SLIs and SLOs help quantify reliability and help with communicating reliability to others.
- SLI - Service Level Indicator
- SLO - Service Level Objective
- SLA - Service Level Agreement
SLI Link to heading
An SLI is a metric that tells us what is being measured for a service. Examples could be the following,
- Response time - the amount of time it takes between sending a request and getting a response
- Throughput - max number of requests the system needs to handle
- Error rate - ratio of failed requests to successful requests
- Availability - a fraction of the time a service is usable.
An ideal SLI reflects the end user’s perspective.
SLO Link to heading
An SLO is a target value or range of values for a service level that is measured by an SLI. Therefore, a natural structure for SLOs is thus SLI ≤ target, or lower bound ≤ SLI ≤ upper bound. To further simplify, SLO = SLI + Thresholds. For example,
- Setting availability SLO to a threshold of 99.9% means the service will be down for no more than 1 hr/month.

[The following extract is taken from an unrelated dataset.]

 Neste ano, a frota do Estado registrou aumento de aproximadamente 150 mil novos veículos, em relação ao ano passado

- Setting the error rate SLO to <1% means that averaged over a period of time, the error rate for service will be less than 1%.
The SLO is the “proper level of reliability” targeted by the service.
SLA Link to heading
An SLA defines what happens if we don’t stay within the thresholds of the SLOs. To simplify, SLA = SLO + Consequences. Common consequences for not meeting SLAs are financial - like a rebate or a penalty, and could also be in other forms.

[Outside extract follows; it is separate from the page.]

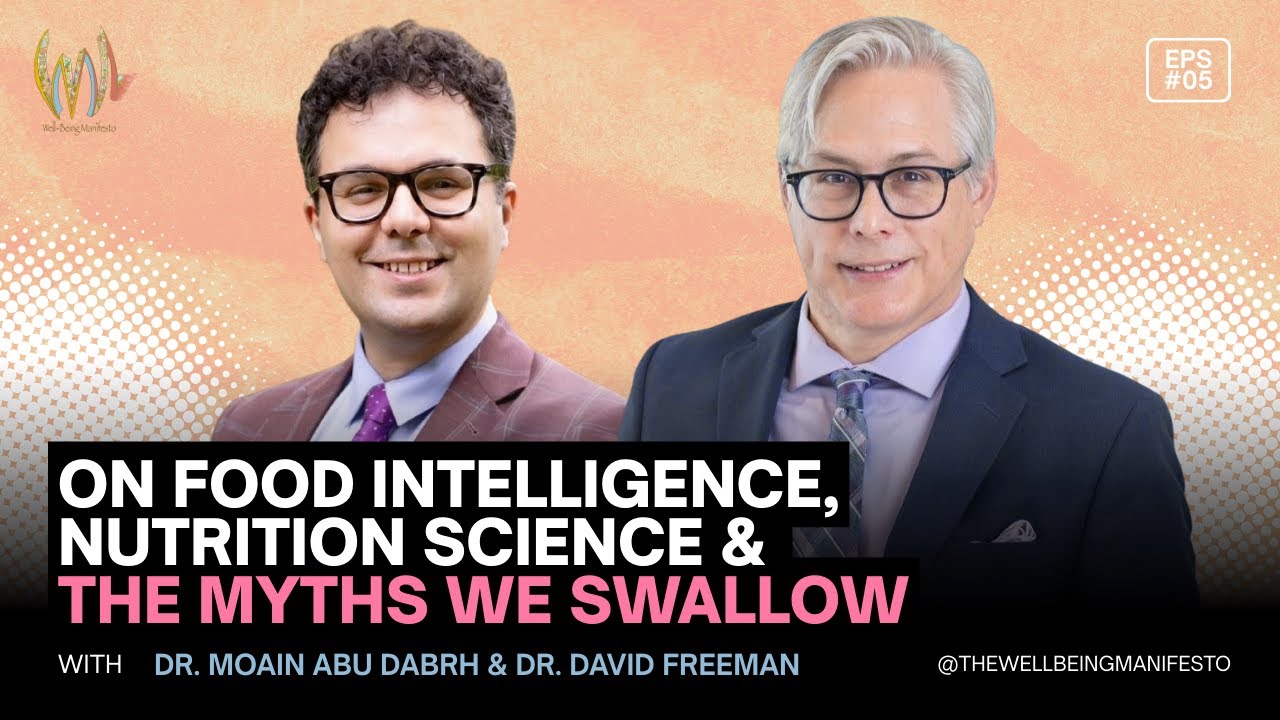 On Food Intelligence, Nutrition Science & The Myths We Swallow | Featuring Julia Belluz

For example, AWS offers this SLA for the EC2 service at the instance level: Less than 99.5% but equal to or greater than 99.0% monthly uptime percentage would result in a 10% Service Credit Percentage. A more detailed breakdown for the EC2 service can be found here
To summarize,
- An SLI tells us what we measure.
- An SLO tells us what our goal is.
- An SLA is a promise made to the clients/users.
Error Budget Link to heading
The error budget measures how the SLI performed against the SLO over a period of time. It defines how unreliable your service is permitted to be within that period and serves as a signal of when you need to take corrective action. When a service exceeds its error budget, operators can pause/freeze further deployment to eliminate persistent causes of error in the system.
Reliability is not just a measure; it’s a dialogue between systems, operators, and users. By quantifying reliability through SLIs and setting clear goals with SLOs, we can deliver on the promises made in SLAs. The error budget then ensures that we maintain a balance between innovation and stability. How do you approach reliability in your systems? Let’s discuss!